▶ _What is needed_: Find the line with "Churchill 50x7" in the records below. Output exactly from there until after the line with "KX-TF600 Panasonic 4G", without pictures.

▶ _Task inputs_:
******

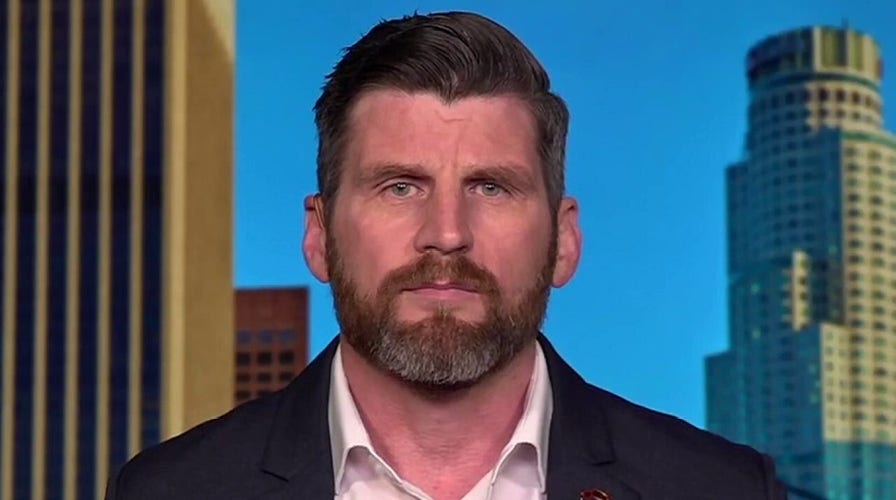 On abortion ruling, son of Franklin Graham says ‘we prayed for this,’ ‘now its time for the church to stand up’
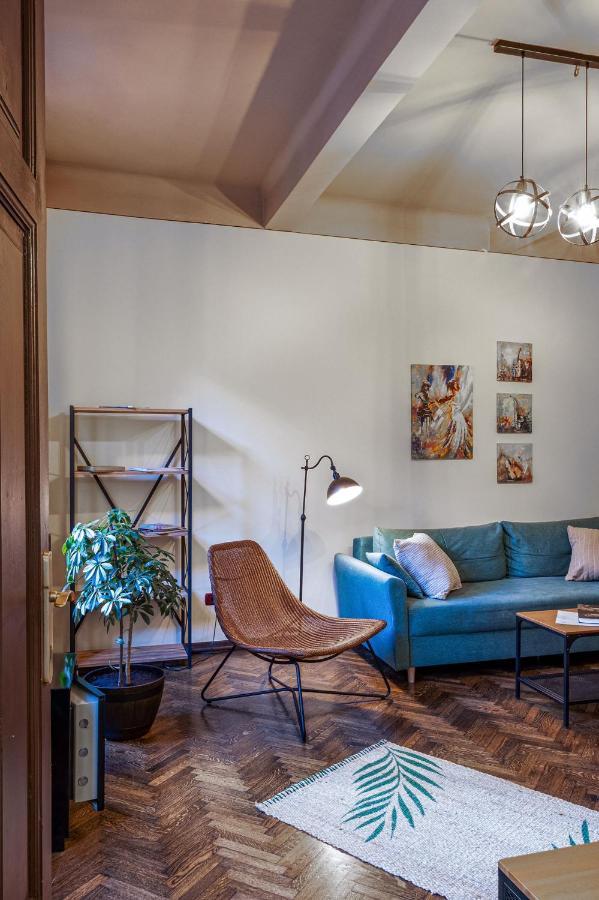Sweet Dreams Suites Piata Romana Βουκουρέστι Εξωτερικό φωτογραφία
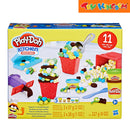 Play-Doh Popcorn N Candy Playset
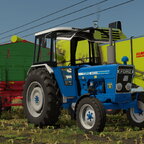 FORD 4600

******

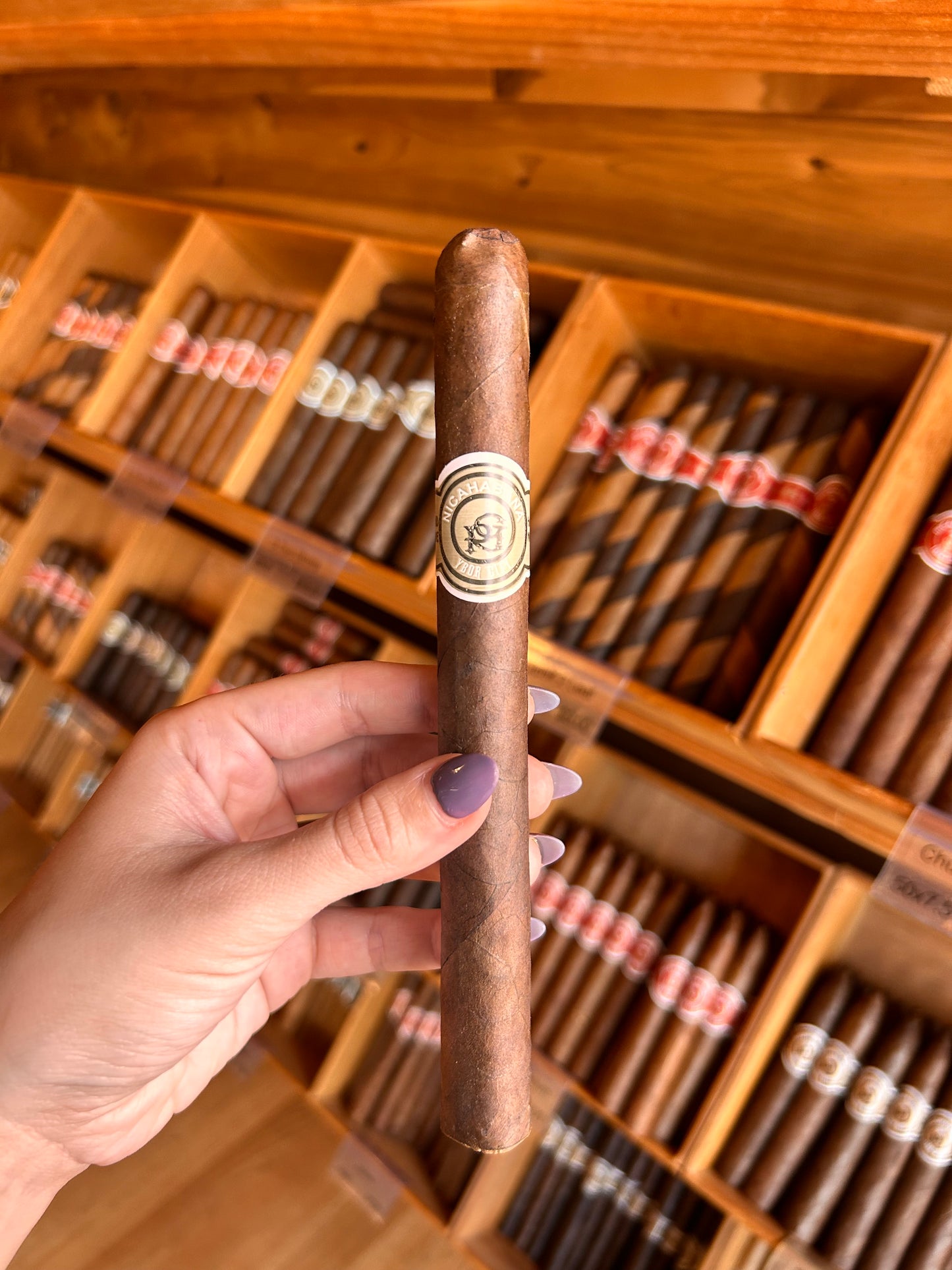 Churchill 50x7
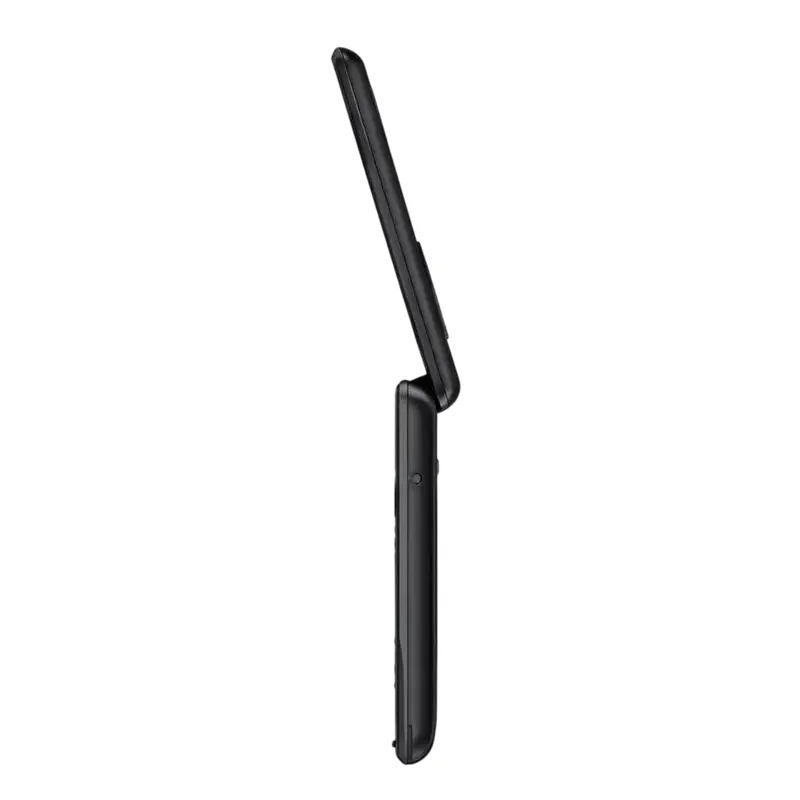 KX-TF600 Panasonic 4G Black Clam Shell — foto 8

******

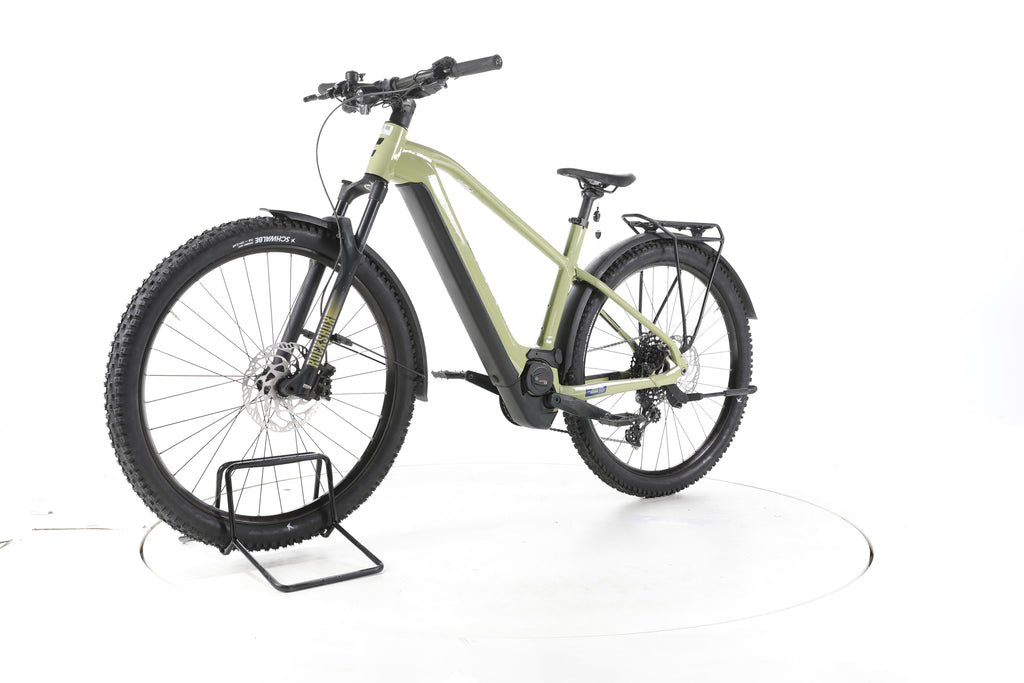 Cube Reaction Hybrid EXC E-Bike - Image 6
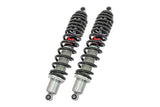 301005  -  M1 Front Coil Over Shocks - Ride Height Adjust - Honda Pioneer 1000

******

▶ _Solution to the problem_:
 Churchill 50x7
 KX-TF600 Panasonic 4G Black Clam Shell — foto 8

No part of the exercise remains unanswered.